_DESCRIPTION OF THE TASK_
Output the lines of the listing below, from the line with "Which item of" to the line with "2.09 metres", without any changes.

Data entries
----------------

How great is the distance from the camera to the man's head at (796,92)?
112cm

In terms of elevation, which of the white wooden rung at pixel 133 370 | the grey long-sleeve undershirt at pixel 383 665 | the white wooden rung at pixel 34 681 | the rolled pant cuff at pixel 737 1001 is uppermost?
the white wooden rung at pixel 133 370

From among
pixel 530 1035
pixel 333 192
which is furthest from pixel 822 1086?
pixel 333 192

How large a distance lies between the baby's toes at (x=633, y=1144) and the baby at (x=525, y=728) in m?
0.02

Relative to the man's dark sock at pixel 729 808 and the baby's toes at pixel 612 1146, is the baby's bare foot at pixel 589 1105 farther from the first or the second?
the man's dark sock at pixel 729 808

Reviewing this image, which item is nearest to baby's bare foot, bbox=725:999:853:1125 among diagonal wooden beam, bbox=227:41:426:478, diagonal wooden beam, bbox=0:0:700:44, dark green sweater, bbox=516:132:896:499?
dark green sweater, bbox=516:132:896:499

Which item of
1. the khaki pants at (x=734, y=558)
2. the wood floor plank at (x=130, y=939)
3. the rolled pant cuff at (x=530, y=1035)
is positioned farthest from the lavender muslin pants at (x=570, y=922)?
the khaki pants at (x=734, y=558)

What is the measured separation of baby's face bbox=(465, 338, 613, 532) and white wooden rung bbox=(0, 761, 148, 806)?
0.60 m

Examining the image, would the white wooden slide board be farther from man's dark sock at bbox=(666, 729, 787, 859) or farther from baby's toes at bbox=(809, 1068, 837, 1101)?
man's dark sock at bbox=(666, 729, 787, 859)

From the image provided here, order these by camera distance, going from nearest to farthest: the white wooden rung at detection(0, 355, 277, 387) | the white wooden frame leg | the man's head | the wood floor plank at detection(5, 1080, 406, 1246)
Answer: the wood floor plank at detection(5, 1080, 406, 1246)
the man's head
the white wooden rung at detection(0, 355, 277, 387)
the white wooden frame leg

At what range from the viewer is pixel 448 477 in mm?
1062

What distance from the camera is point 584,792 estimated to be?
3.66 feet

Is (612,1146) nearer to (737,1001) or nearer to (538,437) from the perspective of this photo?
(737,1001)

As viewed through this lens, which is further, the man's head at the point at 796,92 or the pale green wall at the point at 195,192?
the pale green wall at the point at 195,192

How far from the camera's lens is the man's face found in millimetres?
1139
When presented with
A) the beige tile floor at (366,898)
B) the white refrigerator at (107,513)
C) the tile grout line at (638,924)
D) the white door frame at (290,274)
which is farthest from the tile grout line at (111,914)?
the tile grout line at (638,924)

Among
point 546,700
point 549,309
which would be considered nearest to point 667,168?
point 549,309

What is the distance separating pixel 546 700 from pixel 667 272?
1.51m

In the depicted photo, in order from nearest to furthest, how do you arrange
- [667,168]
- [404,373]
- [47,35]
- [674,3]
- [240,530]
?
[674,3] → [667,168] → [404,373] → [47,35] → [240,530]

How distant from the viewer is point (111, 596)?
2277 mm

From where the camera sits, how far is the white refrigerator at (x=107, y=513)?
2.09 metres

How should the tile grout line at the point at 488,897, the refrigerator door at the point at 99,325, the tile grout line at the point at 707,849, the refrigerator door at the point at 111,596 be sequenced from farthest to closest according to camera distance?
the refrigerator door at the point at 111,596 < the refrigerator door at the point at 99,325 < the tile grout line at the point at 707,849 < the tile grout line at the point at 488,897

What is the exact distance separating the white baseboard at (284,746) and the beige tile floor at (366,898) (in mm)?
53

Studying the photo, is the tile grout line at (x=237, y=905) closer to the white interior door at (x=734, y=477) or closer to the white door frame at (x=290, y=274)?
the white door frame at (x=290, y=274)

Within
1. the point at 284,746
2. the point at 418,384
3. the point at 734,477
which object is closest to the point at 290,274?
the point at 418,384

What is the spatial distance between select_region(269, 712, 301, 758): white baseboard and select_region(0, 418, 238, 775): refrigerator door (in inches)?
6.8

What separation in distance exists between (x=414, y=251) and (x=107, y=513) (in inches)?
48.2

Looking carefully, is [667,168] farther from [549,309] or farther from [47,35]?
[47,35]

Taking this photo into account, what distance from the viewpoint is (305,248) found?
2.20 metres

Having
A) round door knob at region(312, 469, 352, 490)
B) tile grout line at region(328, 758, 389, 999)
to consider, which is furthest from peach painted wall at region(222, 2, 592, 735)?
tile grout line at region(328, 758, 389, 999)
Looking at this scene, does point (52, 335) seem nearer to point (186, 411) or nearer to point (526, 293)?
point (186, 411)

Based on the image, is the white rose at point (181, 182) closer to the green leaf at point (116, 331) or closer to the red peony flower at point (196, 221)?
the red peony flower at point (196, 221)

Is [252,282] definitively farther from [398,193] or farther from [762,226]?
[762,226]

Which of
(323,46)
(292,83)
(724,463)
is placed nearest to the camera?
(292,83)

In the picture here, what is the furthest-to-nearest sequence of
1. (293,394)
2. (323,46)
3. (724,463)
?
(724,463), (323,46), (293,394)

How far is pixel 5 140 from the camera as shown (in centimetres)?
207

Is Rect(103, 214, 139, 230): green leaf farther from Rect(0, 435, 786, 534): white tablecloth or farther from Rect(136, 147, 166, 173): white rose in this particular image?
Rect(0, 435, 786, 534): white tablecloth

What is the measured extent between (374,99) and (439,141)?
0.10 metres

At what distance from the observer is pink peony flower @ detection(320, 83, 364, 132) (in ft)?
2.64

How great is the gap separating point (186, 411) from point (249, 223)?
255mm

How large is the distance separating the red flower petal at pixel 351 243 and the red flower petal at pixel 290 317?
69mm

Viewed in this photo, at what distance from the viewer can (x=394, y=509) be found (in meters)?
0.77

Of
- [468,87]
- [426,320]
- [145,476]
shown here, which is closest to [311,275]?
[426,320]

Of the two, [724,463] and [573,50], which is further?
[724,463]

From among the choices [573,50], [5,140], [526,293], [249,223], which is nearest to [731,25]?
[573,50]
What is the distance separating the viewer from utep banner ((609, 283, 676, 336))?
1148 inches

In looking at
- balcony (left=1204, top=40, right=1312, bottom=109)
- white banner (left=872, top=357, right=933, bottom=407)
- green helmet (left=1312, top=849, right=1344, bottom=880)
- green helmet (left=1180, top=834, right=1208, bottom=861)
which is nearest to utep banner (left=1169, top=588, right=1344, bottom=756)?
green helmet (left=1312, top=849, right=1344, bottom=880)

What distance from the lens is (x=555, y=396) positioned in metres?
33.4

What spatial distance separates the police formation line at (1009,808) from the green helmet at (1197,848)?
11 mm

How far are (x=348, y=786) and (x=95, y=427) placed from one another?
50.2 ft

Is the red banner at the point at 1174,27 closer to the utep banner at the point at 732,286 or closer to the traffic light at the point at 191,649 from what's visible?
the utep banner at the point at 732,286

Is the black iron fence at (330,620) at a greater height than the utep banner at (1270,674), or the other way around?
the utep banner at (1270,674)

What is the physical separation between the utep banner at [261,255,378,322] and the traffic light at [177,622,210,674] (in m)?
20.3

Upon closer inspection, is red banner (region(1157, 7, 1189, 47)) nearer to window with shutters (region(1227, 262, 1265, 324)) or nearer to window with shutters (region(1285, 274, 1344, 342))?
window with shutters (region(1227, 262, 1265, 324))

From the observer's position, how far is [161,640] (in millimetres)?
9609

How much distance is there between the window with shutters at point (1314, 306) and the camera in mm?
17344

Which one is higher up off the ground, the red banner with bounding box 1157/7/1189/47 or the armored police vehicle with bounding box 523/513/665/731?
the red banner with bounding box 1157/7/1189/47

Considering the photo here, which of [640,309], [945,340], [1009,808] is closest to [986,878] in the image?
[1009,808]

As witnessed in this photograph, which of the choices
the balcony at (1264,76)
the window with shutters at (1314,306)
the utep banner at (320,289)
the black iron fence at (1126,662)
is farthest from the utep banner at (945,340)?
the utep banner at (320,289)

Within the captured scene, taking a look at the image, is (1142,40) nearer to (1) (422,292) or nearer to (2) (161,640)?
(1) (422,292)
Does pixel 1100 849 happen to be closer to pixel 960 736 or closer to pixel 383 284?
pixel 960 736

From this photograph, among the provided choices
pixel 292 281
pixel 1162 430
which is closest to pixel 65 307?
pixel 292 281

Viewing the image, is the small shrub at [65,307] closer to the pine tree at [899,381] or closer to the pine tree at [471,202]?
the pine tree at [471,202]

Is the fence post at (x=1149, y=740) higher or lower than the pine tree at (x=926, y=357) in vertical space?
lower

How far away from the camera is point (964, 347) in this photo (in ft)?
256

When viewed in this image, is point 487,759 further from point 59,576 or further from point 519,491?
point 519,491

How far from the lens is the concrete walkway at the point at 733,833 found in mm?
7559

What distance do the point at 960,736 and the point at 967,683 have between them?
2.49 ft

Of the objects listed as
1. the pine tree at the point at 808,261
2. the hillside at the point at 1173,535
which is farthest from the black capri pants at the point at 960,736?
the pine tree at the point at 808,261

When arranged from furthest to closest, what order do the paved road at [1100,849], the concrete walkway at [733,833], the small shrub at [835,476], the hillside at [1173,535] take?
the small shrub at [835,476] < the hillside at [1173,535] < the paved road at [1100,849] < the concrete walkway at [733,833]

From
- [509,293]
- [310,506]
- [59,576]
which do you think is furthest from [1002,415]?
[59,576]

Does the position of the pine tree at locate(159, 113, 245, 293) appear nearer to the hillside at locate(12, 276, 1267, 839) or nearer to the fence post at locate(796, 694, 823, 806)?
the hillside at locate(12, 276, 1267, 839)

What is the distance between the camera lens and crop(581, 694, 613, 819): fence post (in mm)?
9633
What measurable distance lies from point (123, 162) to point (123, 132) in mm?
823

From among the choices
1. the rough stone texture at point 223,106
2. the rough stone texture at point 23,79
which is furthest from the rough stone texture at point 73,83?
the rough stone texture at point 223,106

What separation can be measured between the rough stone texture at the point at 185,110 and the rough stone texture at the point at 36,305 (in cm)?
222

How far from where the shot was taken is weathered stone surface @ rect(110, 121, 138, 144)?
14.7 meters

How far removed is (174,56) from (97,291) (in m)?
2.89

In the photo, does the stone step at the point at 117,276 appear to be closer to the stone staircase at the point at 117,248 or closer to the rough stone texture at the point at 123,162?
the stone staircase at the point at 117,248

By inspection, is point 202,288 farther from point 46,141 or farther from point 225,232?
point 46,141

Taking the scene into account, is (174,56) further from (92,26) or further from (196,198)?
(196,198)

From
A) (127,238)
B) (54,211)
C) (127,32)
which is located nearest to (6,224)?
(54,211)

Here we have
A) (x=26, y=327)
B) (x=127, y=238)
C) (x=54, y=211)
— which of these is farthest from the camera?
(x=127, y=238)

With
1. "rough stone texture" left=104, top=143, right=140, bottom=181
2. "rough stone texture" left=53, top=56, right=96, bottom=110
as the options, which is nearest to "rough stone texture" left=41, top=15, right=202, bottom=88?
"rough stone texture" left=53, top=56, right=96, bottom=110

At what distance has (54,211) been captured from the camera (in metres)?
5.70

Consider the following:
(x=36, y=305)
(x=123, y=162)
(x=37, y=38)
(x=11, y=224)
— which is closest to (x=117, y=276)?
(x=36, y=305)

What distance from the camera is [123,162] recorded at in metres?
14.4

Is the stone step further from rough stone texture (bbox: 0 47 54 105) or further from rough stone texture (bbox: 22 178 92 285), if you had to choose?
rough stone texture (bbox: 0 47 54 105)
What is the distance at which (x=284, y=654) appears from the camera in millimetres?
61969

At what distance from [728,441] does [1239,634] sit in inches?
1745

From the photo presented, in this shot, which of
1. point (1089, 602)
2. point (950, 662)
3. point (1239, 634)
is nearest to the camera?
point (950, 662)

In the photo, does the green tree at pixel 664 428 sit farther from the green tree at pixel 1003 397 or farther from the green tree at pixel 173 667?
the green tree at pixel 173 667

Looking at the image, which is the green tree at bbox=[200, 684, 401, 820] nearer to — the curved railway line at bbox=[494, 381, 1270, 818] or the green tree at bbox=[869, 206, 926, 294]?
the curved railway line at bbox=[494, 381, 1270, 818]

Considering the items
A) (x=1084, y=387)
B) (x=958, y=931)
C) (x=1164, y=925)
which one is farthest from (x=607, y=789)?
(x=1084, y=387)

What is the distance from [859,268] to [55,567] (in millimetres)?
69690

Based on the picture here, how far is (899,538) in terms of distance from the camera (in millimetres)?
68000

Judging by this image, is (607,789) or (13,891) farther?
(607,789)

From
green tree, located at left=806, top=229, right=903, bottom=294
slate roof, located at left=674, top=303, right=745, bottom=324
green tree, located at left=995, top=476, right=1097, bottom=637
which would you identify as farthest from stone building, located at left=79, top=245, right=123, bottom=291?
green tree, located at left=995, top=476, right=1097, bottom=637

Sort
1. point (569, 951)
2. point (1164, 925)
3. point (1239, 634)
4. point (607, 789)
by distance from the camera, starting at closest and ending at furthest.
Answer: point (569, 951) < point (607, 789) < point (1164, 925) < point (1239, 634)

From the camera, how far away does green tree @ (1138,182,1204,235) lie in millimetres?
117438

----------------

_THE RESPONSE_
Which item of
1. the khaki pants at (x=734, y=558)
2. the wood floor plank at (x=130, y=939)
3. the rolled pant cuff at (x=530, y=1035)
is positioned farthest from the lavender muslin pants at (x=570, y=922)?
the khaki pants at (x=734, y=558)

What is the measured separation of baby's face bbox=(465, 338, 613, 532) and white wooden rung bbox=(0, 761, 148, 806)?
0.60 m

Examining the image, would the white wooden slide board be farther from man's dark sock at bbox=(666, 729, 787, 859) or farther from baby's toes at bbox=(809, 1068, 837, 1101)?
man's dark sock at bbox=(666, 729, 787, 859)

From the image provided here, order these by camera distance, going from nearest to farthest: the white wooden rung at detection(0, 355, 277, 387) | the white wooden frame leg | the man's head | the wood floor plank at detection(5, 1080, 406, 1246)
Answer: the wood floor plank at detection(5, 1080, 406, 1246)
the man's head
the white wooden rung at detection(0, 355, 277, 387)
the white wooden frame leg

At what range from the viewer is pixel 448 477 in mm?
1062

What distance from the camera is point 584,792 estimated to be?
3.66 feet

Is (612,1146) nearer to (737,1001) or nearer to (538,437) from the perspective of this photo?
(737,1001)

As viewed through this lens, which is further, the man's head at the point at 796,92 or the pale green wall at the point at 195,192?
the pale green wall at the point at 195,192

How far from the camera's lens is the man's face found in millimetres?
1139
When presented with
A) the beige tile floor at (366,898)
B) the white refrigerator at (107,513)
C) the tile grout line at (638,924)
D) the white door frame at (290,274)
which is farthest from the tile grout line at (111,914)?
the tile grout line at (638,924)

Among
point 546,700
point 549,309
which would be considered nearest to point 667,168?
point 549,309

What is the distance separating pixel 546 700 from pixel 667 272?
1.51m

In the depicted photo, in order from nearest to furthest, how do you arrange
- [667,168]
- [404,373]
- [47,35]
- [674,3]
- [240,530]
?
[674,3] → [667,168] → [404,373] → [47,35] → [240,530]

How distant from the viewer is point (111, 596)?
2277 mm

From where the camera sits, how far is the white refrigerator at (x=107, y=513)?
2.09 metres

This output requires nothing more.